### Set problem
Lines from the one containing "From the black" through the last line of the data are to be repeated word for word, both ends included.

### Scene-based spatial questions
— START —
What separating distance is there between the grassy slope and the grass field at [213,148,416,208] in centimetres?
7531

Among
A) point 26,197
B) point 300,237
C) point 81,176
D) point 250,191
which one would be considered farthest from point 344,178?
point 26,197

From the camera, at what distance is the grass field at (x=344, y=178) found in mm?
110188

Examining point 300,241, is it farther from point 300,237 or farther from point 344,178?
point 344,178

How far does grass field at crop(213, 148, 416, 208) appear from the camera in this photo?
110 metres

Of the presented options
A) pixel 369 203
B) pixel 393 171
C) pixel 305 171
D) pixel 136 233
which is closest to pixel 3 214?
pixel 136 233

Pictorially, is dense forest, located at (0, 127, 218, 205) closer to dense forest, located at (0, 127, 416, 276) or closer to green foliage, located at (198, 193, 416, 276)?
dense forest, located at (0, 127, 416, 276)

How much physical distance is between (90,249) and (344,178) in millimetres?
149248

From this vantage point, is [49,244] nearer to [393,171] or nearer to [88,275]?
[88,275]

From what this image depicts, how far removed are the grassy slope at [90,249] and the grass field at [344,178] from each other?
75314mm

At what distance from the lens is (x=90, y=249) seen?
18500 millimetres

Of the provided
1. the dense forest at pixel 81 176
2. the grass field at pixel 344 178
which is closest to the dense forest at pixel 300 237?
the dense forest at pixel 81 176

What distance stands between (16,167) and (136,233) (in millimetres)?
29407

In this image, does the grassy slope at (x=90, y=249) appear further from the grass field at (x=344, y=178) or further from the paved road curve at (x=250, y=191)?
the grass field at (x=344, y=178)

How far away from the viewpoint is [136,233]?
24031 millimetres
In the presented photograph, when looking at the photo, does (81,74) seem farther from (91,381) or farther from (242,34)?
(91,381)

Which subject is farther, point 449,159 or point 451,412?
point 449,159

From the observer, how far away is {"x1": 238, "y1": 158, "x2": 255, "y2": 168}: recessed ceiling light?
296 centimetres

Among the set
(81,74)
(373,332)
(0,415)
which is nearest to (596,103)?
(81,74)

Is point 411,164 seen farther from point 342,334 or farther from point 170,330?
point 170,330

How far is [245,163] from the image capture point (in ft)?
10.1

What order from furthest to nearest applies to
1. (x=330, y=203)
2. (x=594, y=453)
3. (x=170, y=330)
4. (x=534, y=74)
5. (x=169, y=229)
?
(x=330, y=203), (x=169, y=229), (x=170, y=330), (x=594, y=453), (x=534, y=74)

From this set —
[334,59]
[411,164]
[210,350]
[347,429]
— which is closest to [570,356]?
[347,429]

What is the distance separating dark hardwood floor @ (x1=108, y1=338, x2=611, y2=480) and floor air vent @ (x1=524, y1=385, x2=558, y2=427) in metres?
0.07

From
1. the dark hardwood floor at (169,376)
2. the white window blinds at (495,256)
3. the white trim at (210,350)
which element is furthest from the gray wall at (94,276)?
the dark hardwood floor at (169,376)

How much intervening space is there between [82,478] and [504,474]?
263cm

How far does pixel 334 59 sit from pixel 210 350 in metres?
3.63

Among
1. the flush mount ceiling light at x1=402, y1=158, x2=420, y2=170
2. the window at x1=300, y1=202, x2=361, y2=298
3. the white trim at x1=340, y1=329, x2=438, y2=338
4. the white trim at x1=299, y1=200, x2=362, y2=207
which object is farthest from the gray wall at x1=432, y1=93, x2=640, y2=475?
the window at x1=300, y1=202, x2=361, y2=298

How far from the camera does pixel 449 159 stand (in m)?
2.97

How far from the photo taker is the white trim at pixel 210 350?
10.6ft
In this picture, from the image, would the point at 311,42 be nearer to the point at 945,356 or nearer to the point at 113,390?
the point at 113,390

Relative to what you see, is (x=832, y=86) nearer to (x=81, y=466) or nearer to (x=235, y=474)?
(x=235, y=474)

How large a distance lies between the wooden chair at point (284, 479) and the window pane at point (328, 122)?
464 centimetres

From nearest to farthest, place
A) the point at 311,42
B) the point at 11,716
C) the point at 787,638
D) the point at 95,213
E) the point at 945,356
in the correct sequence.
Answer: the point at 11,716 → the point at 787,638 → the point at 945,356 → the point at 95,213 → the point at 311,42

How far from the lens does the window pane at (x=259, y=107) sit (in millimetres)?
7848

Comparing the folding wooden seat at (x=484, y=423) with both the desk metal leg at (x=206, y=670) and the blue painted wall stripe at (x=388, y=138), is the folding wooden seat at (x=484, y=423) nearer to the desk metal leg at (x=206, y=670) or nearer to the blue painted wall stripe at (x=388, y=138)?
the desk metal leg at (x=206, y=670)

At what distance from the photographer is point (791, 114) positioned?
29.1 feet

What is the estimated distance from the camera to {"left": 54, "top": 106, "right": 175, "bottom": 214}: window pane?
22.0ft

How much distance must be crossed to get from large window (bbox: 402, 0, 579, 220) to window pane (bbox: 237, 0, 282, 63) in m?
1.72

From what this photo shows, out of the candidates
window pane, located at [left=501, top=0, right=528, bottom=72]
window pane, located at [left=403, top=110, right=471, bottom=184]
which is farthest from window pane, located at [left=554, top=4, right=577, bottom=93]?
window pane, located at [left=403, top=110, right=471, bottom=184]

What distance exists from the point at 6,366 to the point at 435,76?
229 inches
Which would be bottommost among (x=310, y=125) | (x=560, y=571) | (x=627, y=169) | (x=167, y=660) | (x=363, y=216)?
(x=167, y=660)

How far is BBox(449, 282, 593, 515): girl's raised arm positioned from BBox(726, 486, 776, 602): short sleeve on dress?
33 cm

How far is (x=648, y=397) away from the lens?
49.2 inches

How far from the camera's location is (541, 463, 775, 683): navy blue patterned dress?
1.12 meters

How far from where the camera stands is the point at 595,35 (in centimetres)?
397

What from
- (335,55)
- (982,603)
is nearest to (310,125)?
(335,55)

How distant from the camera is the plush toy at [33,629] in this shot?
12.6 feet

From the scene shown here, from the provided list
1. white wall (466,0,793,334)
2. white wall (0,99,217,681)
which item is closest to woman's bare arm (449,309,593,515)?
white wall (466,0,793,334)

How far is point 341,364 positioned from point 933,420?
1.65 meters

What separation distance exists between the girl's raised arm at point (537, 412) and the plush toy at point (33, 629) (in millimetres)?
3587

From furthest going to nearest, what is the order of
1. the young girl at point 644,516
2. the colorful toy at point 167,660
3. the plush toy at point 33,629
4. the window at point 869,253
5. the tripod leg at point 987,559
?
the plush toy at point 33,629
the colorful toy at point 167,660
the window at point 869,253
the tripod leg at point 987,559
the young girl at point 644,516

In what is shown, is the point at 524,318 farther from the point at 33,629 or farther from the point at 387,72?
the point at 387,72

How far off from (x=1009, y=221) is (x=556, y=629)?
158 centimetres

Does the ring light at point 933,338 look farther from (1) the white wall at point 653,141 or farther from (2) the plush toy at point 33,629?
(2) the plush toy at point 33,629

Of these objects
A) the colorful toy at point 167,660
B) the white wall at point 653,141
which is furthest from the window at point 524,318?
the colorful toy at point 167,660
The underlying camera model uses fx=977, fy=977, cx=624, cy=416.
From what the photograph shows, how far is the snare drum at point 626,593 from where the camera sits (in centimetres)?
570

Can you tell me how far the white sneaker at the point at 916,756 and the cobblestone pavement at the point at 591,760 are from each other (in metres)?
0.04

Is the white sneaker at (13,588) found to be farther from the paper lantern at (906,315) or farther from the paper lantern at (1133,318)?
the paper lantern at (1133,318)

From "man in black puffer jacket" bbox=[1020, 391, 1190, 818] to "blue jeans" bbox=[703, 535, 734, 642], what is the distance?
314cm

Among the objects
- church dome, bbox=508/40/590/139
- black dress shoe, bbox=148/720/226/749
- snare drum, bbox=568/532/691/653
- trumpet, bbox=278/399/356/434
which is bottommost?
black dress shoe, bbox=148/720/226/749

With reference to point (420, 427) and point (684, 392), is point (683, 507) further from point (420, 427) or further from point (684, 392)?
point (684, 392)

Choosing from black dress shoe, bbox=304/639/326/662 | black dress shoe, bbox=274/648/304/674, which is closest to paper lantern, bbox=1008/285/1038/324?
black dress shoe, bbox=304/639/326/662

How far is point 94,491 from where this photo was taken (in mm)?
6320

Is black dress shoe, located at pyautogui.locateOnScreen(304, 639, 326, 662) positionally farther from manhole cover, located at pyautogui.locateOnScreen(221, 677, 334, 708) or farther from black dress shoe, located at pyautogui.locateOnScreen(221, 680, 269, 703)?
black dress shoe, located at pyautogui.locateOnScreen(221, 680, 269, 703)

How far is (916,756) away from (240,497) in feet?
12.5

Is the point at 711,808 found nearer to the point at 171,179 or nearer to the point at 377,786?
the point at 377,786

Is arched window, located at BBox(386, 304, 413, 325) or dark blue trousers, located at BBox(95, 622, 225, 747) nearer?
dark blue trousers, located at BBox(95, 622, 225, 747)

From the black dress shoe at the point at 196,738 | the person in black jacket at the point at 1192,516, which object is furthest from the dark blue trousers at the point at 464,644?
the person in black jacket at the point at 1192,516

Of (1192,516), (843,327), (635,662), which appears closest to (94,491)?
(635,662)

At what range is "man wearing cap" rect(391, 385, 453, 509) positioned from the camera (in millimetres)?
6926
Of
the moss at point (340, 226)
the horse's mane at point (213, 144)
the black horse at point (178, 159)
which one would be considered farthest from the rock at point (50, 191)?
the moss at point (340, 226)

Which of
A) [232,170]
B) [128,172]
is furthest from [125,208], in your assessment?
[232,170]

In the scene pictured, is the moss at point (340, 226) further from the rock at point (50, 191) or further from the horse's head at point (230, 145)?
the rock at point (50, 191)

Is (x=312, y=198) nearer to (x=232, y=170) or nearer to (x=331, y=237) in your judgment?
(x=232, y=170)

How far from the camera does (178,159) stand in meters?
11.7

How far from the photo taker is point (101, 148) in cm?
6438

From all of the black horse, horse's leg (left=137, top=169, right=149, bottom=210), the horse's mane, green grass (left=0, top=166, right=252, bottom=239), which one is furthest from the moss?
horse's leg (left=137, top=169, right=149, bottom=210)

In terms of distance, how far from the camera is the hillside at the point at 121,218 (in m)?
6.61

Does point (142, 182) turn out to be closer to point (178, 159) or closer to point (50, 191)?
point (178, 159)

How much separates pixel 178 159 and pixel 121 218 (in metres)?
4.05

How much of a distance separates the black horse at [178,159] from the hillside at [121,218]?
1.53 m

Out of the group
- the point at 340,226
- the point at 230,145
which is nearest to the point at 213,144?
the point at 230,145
— END —
### Output below
From the black dress shoe at the point at 196,738 | the person in black jacket at the point at 1192,516, which object is furthest from the dark blue trousers at the point at 464,644?
the person in black jacket at the point at 1192,516

Of (1192,516), (843,327), (635,662), which appears closest to (94,491)?
(635,662)

At what range is "man wearing cap" rect(391, 385, 453, 509) positioned from the camera (in millimetres)?
6926
Of
the moss at point (340, 226)
the horse's mane at point (213, 144)
the black horse at point (178, 159)
which one would be considered farthest from the rock at point (50, 191)?
the moss at point (340, 226)

Which of
A) [232,170]
B) [128,172]
is furthest from [125,208], in your assessment?
[232,170]

In the scene pictured, is the moss at point (340, 226) further from the rock at point (50, 191) or further from the horse's head at point (230, 145)?
the rock at point (50, 191)

Is (x=312, y=198) nearer to (x=232, y=170) or nearer to (x=331, y=237) in your judgment?
(x=232, y=170)

How far from the camera does (178,159) stand in meters?
11.7

How far from the photo taker is point (101, 148) in cm?
6438

From all of the black horse, horse's leg (left=137, top=169, right=149, bottom=210), the horse's mane, green grass (left=0, top=166, right=252, bottom=239), which one is furthest from the moss?
horse's leg (left=137, top=169, right=149, bottom=210)

In terms of distance, how far from the camera is the hillside at the point at 121,218 (in m)?
6.61

Does point (142, 182) turn out to be closer to point (178, 159) or closer to point (50, 191)?
point (178, 159)

How much separates pixel 178 159 and pixel 121 218 (in metres)?
4.05

How much of a distance separates the black horse at [178,159] from the hillside at [121,218]?
1.53 m

Out of the group
- the point at 340,226
- the point at 230,145
which is nearest to the point at 213,144?
the point at 230,145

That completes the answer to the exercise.